Day of Delight

Day of Delight

By Sr. Margaret Anne Meyer   MMM         U.S.A.         16.06.2022
 
background resizedRecently I received an email inviting me to a Spring Day of Delight: Art and Meditation.  Now what is this, I thought to myself?   It seemed to be a way of reflection on Scripture using Meditative art practices.  I was curious, so I enrolled.
 
We, sixteen participants, began by introducing ourselves and telling one another about our association with Christian Meditation. Kathleen Weller, our facilitator, told us she was a retired Presbyterian Minister who has taken up the study of art under the direction of four different teachers on the internet.
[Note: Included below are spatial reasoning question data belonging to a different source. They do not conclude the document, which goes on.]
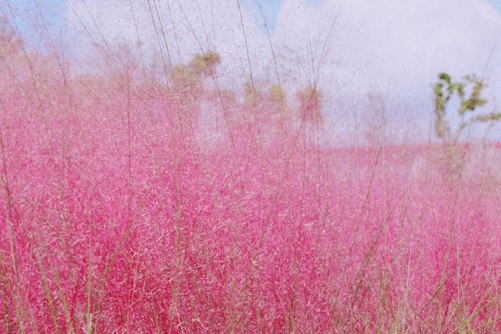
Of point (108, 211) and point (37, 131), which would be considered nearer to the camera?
point (108, 211)

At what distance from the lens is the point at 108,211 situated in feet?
5.09

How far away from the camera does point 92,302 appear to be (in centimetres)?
138

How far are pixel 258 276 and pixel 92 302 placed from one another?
50 cm

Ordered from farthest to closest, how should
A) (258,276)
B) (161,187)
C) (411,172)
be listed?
(411,172)
(161,187)
(258,276)

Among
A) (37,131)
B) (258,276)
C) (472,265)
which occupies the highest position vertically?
(37,131)

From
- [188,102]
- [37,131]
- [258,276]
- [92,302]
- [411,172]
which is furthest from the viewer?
[411,172]

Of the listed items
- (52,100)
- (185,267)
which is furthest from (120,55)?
(185,267)

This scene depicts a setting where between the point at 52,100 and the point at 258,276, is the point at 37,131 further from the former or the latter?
the point at 258,276

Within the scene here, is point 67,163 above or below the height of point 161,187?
above

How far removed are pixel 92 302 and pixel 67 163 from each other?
1.77ft

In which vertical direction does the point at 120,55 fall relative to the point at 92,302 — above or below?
above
We then saw a beautiful picture which to me evoked the image of a black blob before an ear or a shell. I wish I had a copy to show you.  Similar images can be found on the website Earth-Altars.org.
 
We were asked to focus on one aspect of the drawing.  After some time, we were asked “Does the image evoke an emotion?  Stir something up?  Lead me to an attitude of prayer.  My response was that of Listening with the ear of my Heart.  A theme so familiar to us all from the Rule of St. Benedict.  Then I seemed swept inside the shell or ear, so I did not see the black blob anymore and found the Sound of Silence.
 
A few more pictures were shown, and the process was repeated. Each time the mystery became more profound. After meditating together and watching a video on meditation we took out our art materials and produced some works ourselves from twigs, leaves, stones, shells, or anything of our choice to arrange in a symmetrical pattern.  What was this telling us?  My impression was that God created the sea and nature for us to delight in and enjoy for a time to get strength to return to a busy schedule.  Kathleen worked on making beauty out of not-so-pleasing backgrounds.  The time went by very quickly.
 
It truly was a day of delight and since then I have been finding excerpts from others to confirm my joy.  The following is from James Finley:
 
“If we stay the course and go through this [dark night], we find our way deeper, deeper, deeper, and then we can see that at any given moment in these ways, through marital love, through parenting, through solitude, through oneness with the world, through silence, through service to community, through art, in any given moment, there can come flashing forth our unexpected proximity to this mystical dimension of union.”